One of DeSantis’ most vocal defenders on Twitter about pandemic-related issues is state Rep. Alex Andrade (R-Pensacola), who blasted critics of the governor who he accused of politicizing common-sense health decisions.

“You can acknowledge those simple facts and treat people like adults, while still taking a virus seriously,” Andrade said. “I think the governor has done the best job of that nationally.”

Still, Florida had the third largest rate of new Covid-19 infections in the nation as of last week. The Omicron surge led Florida to surpass its highest infection rate recorded during the Delta surge, which killed thousands as it spread rapidly in Sunbelt states over the summer. But Florida is not seeing the same increase in hospitalizations. Only 10 percent of the roughly 57,000 hospital beds available statewide were occupied as of Monday, which is less than the 28 percent from the height of Delta in August.

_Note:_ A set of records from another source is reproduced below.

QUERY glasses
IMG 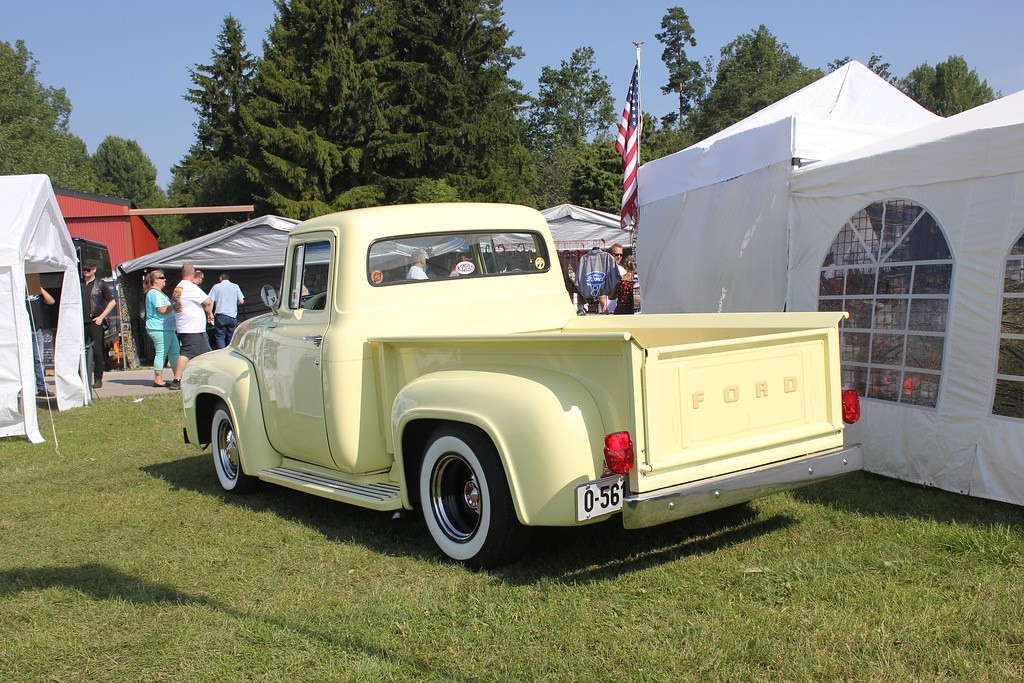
[614,253,623,256]
[156,276,165,279]
[82,269,94,272]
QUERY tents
[430,203,635,258]
[0,173,89,445]
[635,60,1024,506]
[115,203,429,371]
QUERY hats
[82,259,97,270]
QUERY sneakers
[169,380,180,390]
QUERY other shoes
[38,391,54,396]
[93,380,102,388]
[152,381,171,387]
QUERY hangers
[481,238,600,258]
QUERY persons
[142,263,244,390]
[23,287,55,396]
[406,250,428,280]
[80,260,117,389]
[608,255,641,314]
[597,243,627,316]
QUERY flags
[615,62,643,228]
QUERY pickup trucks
[180,202,865,571]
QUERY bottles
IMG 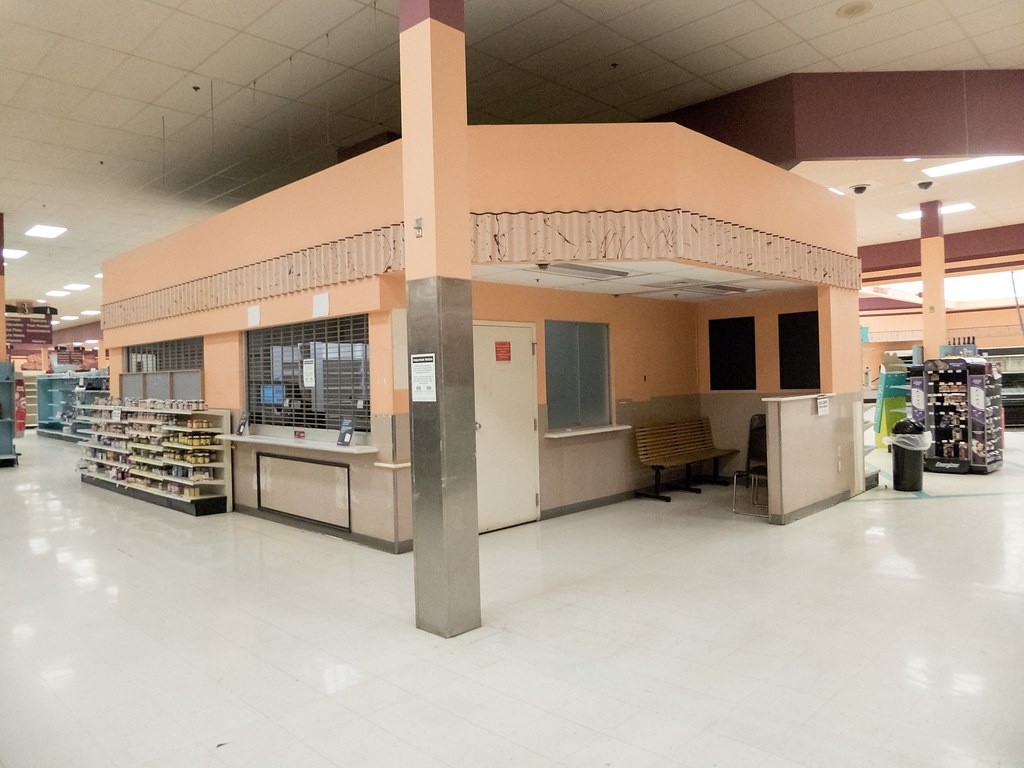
[864,367,871,387]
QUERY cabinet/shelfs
[920,356,1004,476]
[0,360,22,468]
[74,404,234,517]
[24,375,38,429]
[887,346,924,425]
[35,372,110,443]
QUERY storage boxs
[171,465,215,497]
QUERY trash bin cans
[891,418,925,491]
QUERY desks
[215,433,380,454]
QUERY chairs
[732,415,769,518]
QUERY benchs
[633,416,740,503]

While DeSantis and Abbott have minimized the Omicron surge, several GOP governors, including the Texas governor, have pressed their residents to get vaccinated and have publicized their decision to get a booster shot. (DeSantis has not made it clear if he has gotten one and his press office has called it a personal medical decision.)

Georgia Gov. Brian Kemp, who is facing challengers from both parties ahead of his 2022 reelection, made it clear he supports vaccines while at the same time opposing mandates: “I believe it’s time to trust our citizens to do what is right for themselves and for families,” he said during a press conference last week.

Kemp has also responded to the surge in new cases by spending millions to put additional health care workers on the job and by asking the Georgia National Guard to help hospitals and staff testing sites.

Georgia state Sen. Jason Anavitarte, a Republican who represents a suburb outside of Atlanta, praised Kemp’s approach.

“At the end of the day, I think it’s all about personal responsibility,” Anavitarte said. “I think that’s what the public wants, that’s what I hear from people all the time.”

But a primary focus for several GOP governors remains access to monoclonal antibody treatments, which are designed to treat someone who has already been infected. After some initial studies suggested they were not effective against Omicron, the federal government suspended the shipment of two types of treatment only to quickly backpedal amid criticism from Republican-led states including Florida.

DeSantis has maintained that the treatment doses are needed because there are still people getting hit with the Delta variant, which ravaged the state during the summer and early fall.

A spokesperson for the U.S. Department of Health and Human Services said that Florida has continued to get shipments of four different types of antibody treatments and that it delivered 30,000 doses in the past three weeks. The spokesperson also said that the state already had a stockpile of more than 33,000 previously received doses.

“In other words, Florida should have a strong supply of product on hand – and more than most other states,” the HHS spokesperson said in an email. “We will continue to work with Florida to supply them with federal resources to support the on-the-ground response, and we encourage leaders to continue their efforts to increase vaccinations, which can prevent infection in the first place, are much less costly than the therapeutics, and are the best tool available to protect Americans.”

Democrats have also laid into DeSantis’ continued emphasis on monoclonal antibody treatments. Rep. Lois Frankel (D-West Palm Beach) said that the governor glosses over the fact that many of those getting infected are unvaccinated.

“Instead of focusing on prevention, Gov. DeSantis is focused on treatment that is not even effective against Omicron,” Frankel said on Tuesday.